Plaintiffs contend that Policies “B” and “C” are ambiguous as to the use of the term “Non-Owned Vehicle” and since ambiguities in insurance policies are construed in favor of the insured the court should find coverage under all of the policies. It is contended by plaintiffs that the policy is misleading because it speaks of a person insured with respect to a “Non-Owned Vehicle,” but subsequently in a definition a “Non-Owned Vehicle” is defined to mean something less than all vehicles that are not owned by the insured. It seems to be the contention that nonowned vehicles must be listed as an exclusion to alert the reader that it did not have the same meaning.

Initially, we note that plaintiffs are not the insured and would not ordinarily be expected to be confused by the terms of the policy. Here, plaintiffs contend that the issue turns upon the expectations of different individual purchaser’s insurance policies for the operation of different and identified motor vehicles. We find no reason to conclude that such restricted purchases contemplated an increase of liability coverage of each person by reason of accumulating liability coverage provided by the several policies purchased.

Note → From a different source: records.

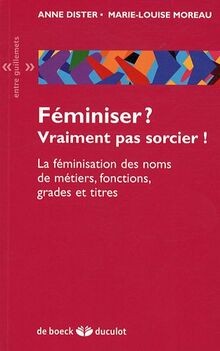 Féminiser vraiment pas - vraiment,
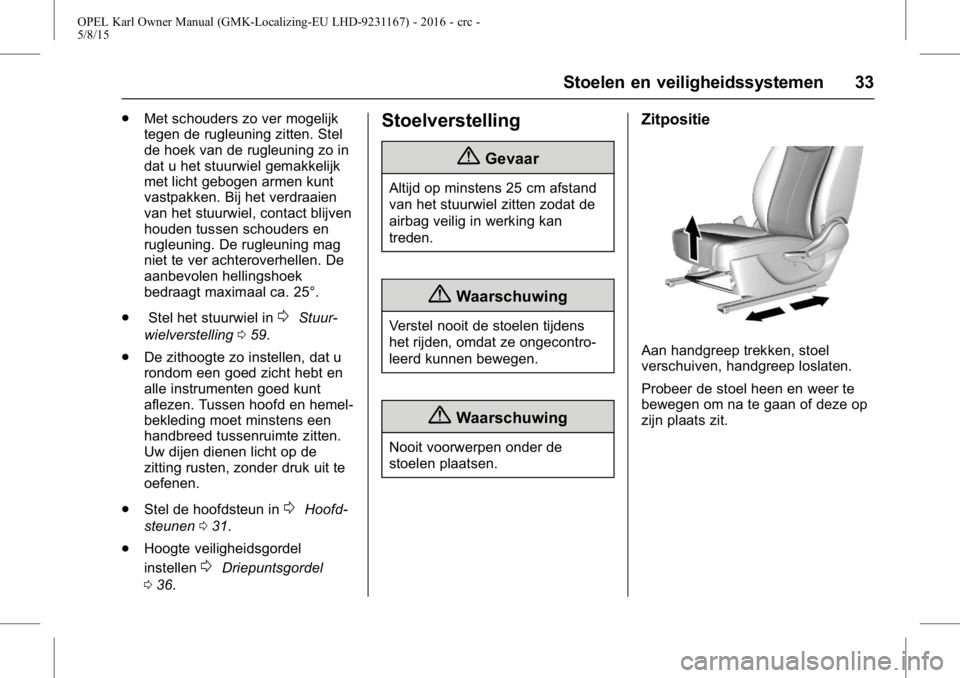 OPEL KARL 2015.75  Gebruikershandleiding (in Dutch) OPEL Karl Owner Manual (GMK-Localizing-EU LHD-9231167) - 2016 - crc -
5/8/15
Stoelen en veiligheidssystemen 33
.Met schouders zo ver mogelijk
tegen de rugleuning zitten. Stel
de hoek van de rugleuning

Plaintiffs argue that an insuring agreement is ambiguous when it requires multiple readings to ascertain its meaning. It is apparent that an insurance policy is necessarily a complex instrument dealing with permutations and combinations of persons insured, vehicles insured, and the uses both covered and excluded. It is doubtful that the policy could be simplified by defining each term necessarily employed with regard to each person insured in each provision stated.

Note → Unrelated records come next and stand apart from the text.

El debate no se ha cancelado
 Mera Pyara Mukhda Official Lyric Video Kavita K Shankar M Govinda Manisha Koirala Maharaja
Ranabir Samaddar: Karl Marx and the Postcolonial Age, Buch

Plaintiffs urge that this court should find ambiguity as was done in Dairyland Insurance Co. v. Ward (1974), 83 Wash. 2d 353, 517 P.2d 966. The issue was stated to be one of first impression in that the court and its members strongly disagreed as to whether the decision was contrary to the great weight of authority as developed in other jurisdictions.

We note that the Supreme Court has examined policies of comparable structure in the definition of a nonowned vehicle, and have not found such construction or form of statement to be ambiguous. State Farm Mutual Automobile Insurance Co. v. Differding (1977), 69 Ill. 2d 103, 370 N.E.2d 543; c.f., Econo Lease, Inc. v. N off singer (1976), 63 Ill. 2d 390, 349 N.E.2d 1; Rodenkirk v. State Farm Mutual Automobile Insurance Co. (1945), 325 Ill. App. 421, 60 N.E.2d 269; Schoenknecht v. Prairie State Farmers Insurance Association (1960), 27 Ill. App. 2d 83, 169 N.E.2d 148.

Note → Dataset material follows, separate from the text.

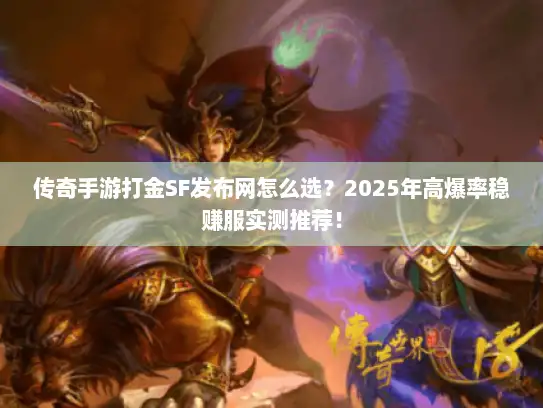传奇手游打金SF发布网怎么选？2025年高爆率稳赚服实测推荐！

The purpose of the clause has been recognized as acceptable as stated:

“The purpose of the ‘drive other cars’ provision in an automobile liability policy is to cover occasional or incidental use of other cars without the payment of an additional premium, but to exclude the habitual use of other cars, which would increase the risk on the insurer without a corresponding increase in the premium ° ° °. More specifically, the evident intention of the limitation with respect to other automobiles is to prevent a situation in which the members of one family or household may have two or more automobiles actually or potentially used interchangeably but with only one particular automobile insured.”

This purpose was recognized in Rodenkirk v. State Farm Mutual Automobile Insurance Co. (1945), 325 Ill. App. 421, 60 N.E.2d 269; Continental National American Group v. Vaicunas (1975), 26 Ill. App. 3d 835, 325 N.E.2d 747; MFA Mutual Insurance Co. v. Harden (1975), 26 Ill. App. 3d 360, 325 N.E.2d 102.

In the light of such authorities we must conclude that Policy “B” issued upon Della’s Ford does not provide liability coverage because Stanley was driving his father’s truck, rather than the described vehicle. Policy “C” issued to Stanley upon a 1968 Dodge covers his use of a “Non-Owned Vehicle” but that truck was not a “Non-Owned Vehicle” as specifically defined in the policy obtained by the father, Emory. Thus, there is no coverage under Policy “C.” The sum of the provisions of the purchase of Policy “A” was to cover the truck. The plaintiffs have failed to meet the burden of showing other coverage.

The judgment of the trial court is affirmed.

Affirmed.

REARDON, P. J., and CRAVEN, J., concur.